▸ **EXERCISE DIRECTIONS**: Rewrite each of the items below with "Silk" changed to "Satin" and everything else kept the same. Give only the text and leave out the pictures.

Items from a dataset:

######

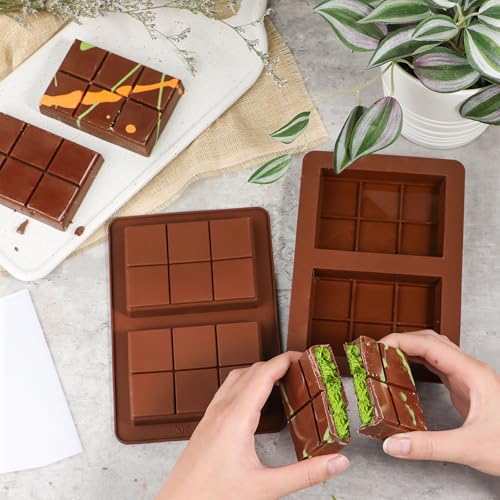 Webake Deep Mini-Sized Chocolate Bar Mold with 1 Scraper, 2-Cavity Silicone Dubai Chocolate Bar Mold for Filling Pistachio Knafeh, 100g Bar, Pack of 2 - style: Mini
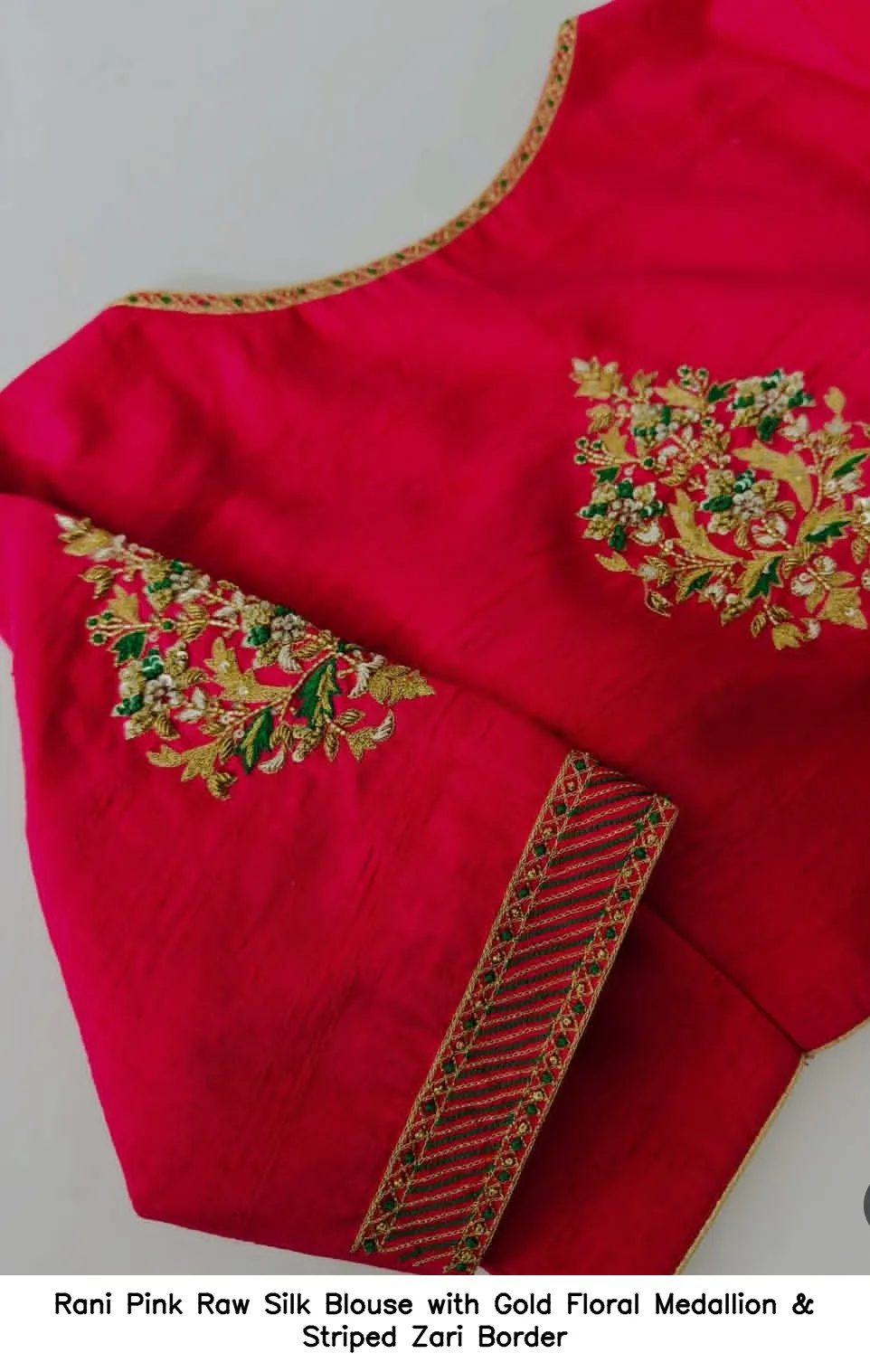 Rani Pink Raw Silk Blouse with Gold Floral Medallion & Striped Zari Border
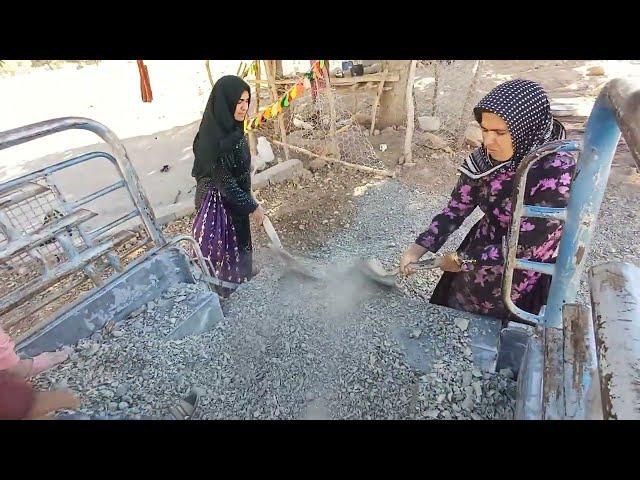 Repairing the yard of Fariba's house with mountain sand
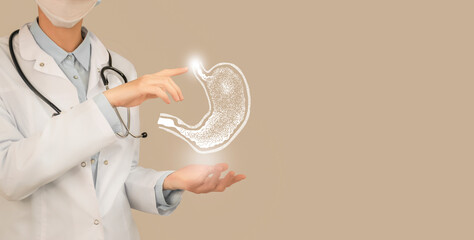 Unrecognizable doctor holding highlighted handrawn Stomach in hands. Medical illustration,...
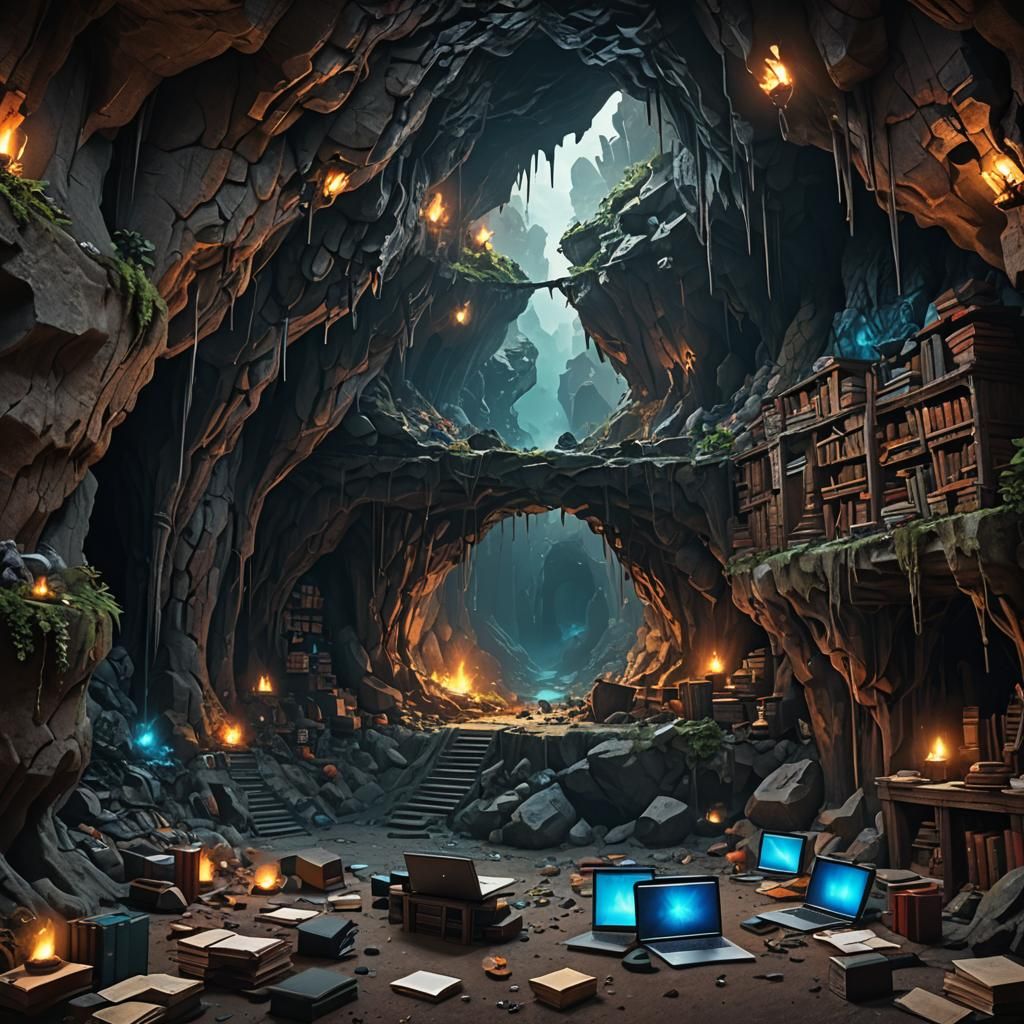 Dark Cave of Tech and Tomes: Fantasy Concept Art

######

▸ **WRITTEN SOLUTION**:
 Webake Deep Mini-Sized Chocolate Bar Mold with 1 Scraper, 2-Cavity Silicone Dubai Chocolate Bar Mold for Filling Pistachio Knafeh, 100g Bar, Pack of 2 - style: Mini
 Rani Pink Raw Satin Blouse with Gold Floral Medallion & Striped Zari Border
 Repairing the yard of Fariba's house with mountain sand
 Unrecognizable doctor holding highlighted handrawn Stomach in hands. Medical illustration,...
 Dark Cave of Tech and Tomes: Fantasy Concept Art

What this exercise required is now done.